ÉNONCÉ: Pouvez-vous recopier mot pour mot le passage du texte sur Le Deuxième Souffle qui va de « Les truands ont » à « digne de confiance. » ?

DOCUMENT:

★ ★ ★ ★ ★ ★ ★

Le Deuxième Souffle est bâti autour du personnage de Gu, truand sur le retour qui s’évade de prison. Dans sa cavale, il entre en contact avec les membres d’un gang qui cherchent un homme sûr et loyal pour les aider à monter un coup. Ils ont pour objectif d’intercepter et de dévaliser un fourgon de la Banque de France. Ils cooptent Gu, qui, fort de son expérience, doit tenir un rôle essentiel à la réussite du coup. Gu sera donc de la partie, mais, comme il est fatigué et a déjà beaucoup donné, il décide que cette participation sera la dernière avant son retrait définitif.
Le Deuxième Souffle représente l’archétype du film de gangsters signé Melville. Dès les premières images, une atmosphère lugubre s’installe : c’est l’hiver, il fait froid, la nuit est tombée, il n’y a pas un bruit, de hauts murs apparaissent, Gu est en train de s’évader. Dans le film, les gangsters sont habillés en gangsters, avec gabardines et chapeaux mous, et ils roulent dans de grosses américaines. On pourrait se croire en Amérique ; ainsi l’attaque du fourgon sur une petite route déserte à flanc de colline, rappelle les attaques de diligence dans le Far-West. Mais l’action se situe bien en France, en Provence pour l’essentiel. Ici, ce n’est pas la Provence de Pagnol et de Raimu qui est montrée, il fait froid dans les rues de Marseille et aucun personnage ne parle avec l’accent du Midi.
Les truands ont une morale très particulière. Lorsqu’ils attaquent le fourgon bancaire, ils abattent de sang-froid les deux motards d’escorte. Cela n’amuse nullement Gu d’agir ainsi, mais il dit ne pas pouvoir faire autrement. En revanche, il ne transige pas avec le code d’honneur du milieu et refuse, après son arrestation, de livrer le nom de ses complices. On en arrive même à une bizarrerie quand Gu décide de liquider le haut-fonctionnaire qui a donné le « tuyau » sur le fourgon, car, précise Gu, quelqu’un qui vend ses hommes et les envoie à la mort, n’est pas digne de confiance.

★ ★ ★ ★ ★ ★ ★

[Lignes issues d'une source de données]
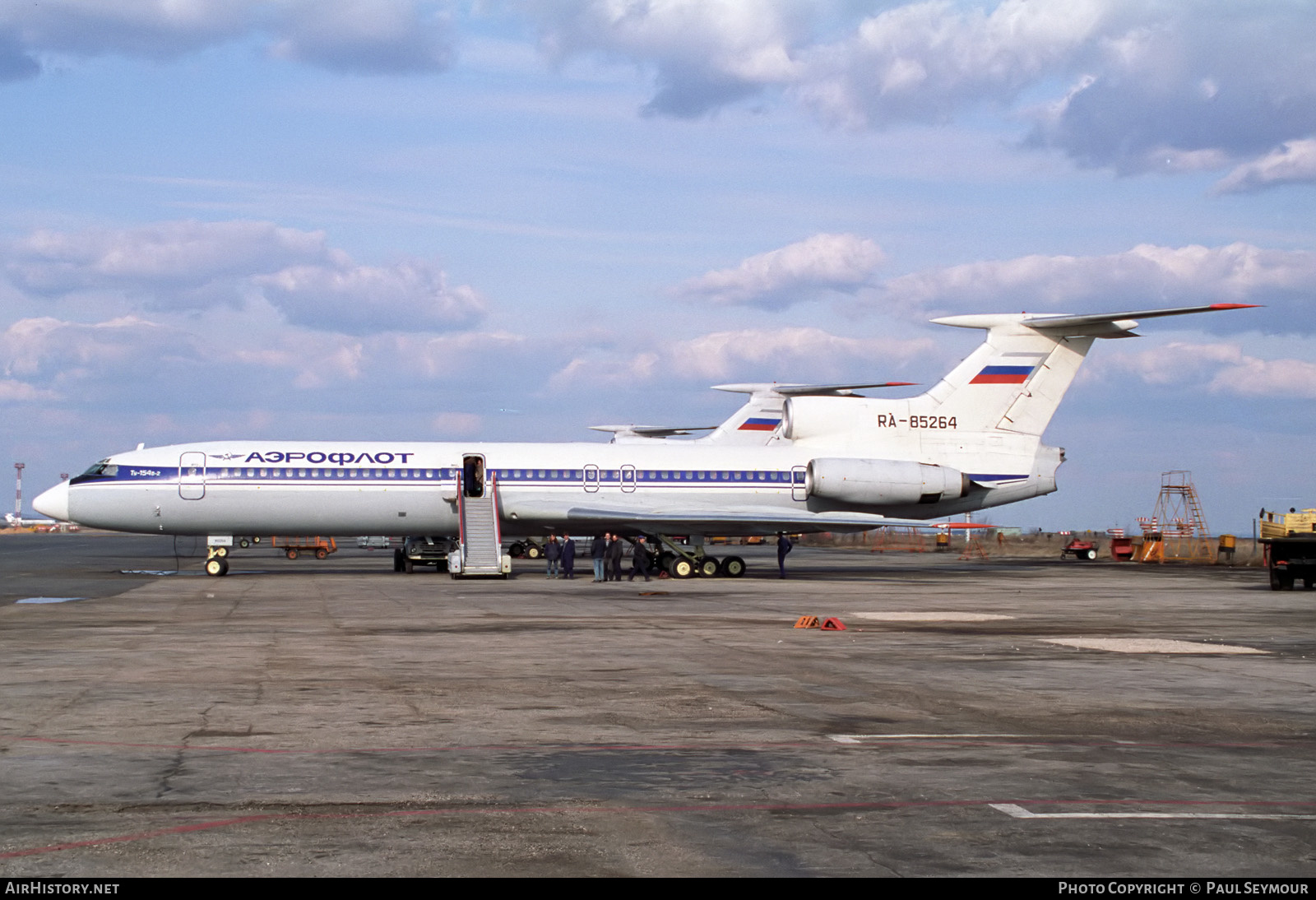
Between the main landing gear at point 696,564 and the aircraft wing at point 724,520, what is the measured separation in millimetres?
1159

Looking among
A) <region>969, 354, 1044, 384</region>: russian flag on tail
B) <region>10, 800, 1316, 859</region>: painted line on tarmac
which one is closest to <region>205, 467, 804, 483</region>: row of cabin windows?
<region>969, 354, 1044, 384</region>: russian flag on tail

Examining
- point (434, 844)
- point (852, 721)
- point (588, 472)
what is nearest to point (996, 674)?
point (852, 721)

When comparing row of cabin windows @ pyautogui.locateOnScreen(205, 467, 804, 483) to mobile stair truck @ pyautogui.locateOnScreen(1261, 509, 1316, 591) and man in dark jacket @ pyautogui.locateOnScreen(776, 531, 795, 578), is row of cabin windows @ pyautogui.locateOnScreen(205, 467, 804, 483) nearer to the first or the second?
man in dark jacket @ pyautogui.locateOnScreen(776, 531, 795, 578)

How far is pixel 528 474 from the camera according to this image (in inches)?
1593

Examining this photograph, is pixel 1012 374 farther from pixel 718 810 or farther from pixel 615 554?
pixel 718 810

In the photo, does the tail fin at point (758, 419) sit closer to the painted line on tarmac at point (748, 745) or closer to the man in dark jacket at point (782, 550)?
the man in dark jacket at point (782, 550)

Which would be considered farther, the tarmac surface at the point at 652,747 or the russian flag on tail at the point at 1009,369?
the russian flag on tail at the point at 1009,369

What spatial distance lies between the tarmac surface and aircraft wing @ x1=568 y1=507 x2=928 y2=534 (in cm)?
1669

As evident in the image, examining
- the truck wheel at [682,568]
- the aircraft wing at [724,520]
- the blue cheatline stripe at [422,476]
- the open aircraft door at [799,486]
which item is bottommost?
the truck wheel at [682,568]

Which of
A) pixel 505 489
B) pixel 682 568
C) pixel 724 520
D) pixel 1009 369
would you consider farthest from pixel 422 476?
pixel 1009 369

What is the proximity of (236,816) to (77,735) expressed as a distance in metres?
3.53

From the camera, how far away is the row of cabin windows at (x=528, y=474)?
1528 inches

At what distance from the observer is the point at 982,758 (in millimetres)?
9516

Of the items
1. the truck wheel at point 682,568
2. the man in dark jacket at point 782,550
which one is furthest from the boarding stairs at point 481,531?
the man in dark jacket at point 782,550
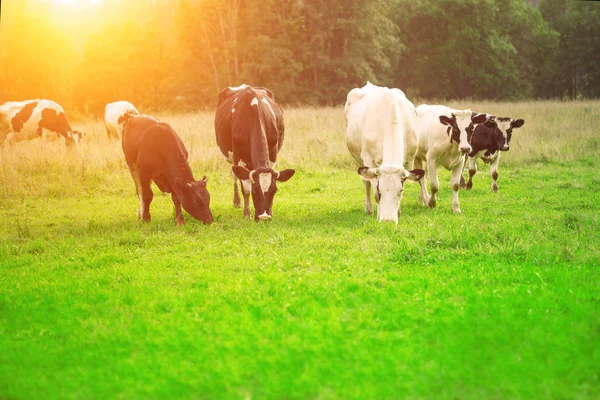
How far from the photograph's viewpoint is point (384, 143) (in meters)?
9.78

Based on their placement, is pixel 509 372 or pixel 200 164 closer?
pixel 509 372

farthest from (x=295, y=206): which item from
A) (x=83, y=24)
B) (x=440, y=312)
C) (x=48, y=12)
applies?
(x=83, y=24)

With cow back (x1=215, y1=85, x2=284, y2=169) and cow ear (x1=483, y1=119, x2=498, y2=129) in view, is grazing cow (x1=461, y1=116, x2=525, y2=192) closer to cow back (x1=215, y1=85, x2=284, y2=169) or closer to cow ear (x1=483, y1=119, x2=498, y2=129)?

★ ★ ★ ★ ★ ★ ★

CORRIGÉ:
Les truands ont une morale très particulière. Lorsqu’ils attaquent le fourgon bancaire, ils abattent de sang-froid les deux motards d’escorte. Cela n’amuse nullement Gu d’agir ainsi, mais il dit ne pas pouvoir faire autrement. En revanche, il ne transige pas avec le code d’honneur du milieu et refuse, après son arrestation, de livrer le nom de ses complices. On en arrive même à une bizarrerie quand Gu décide de liquider le haut-fonctionnaire qui a donné le « tuyau » sur le fourgon, car, précise Gu, quelqu’un qui vend ses hommes et les envoie à la mort, n’est pas digne de confiance.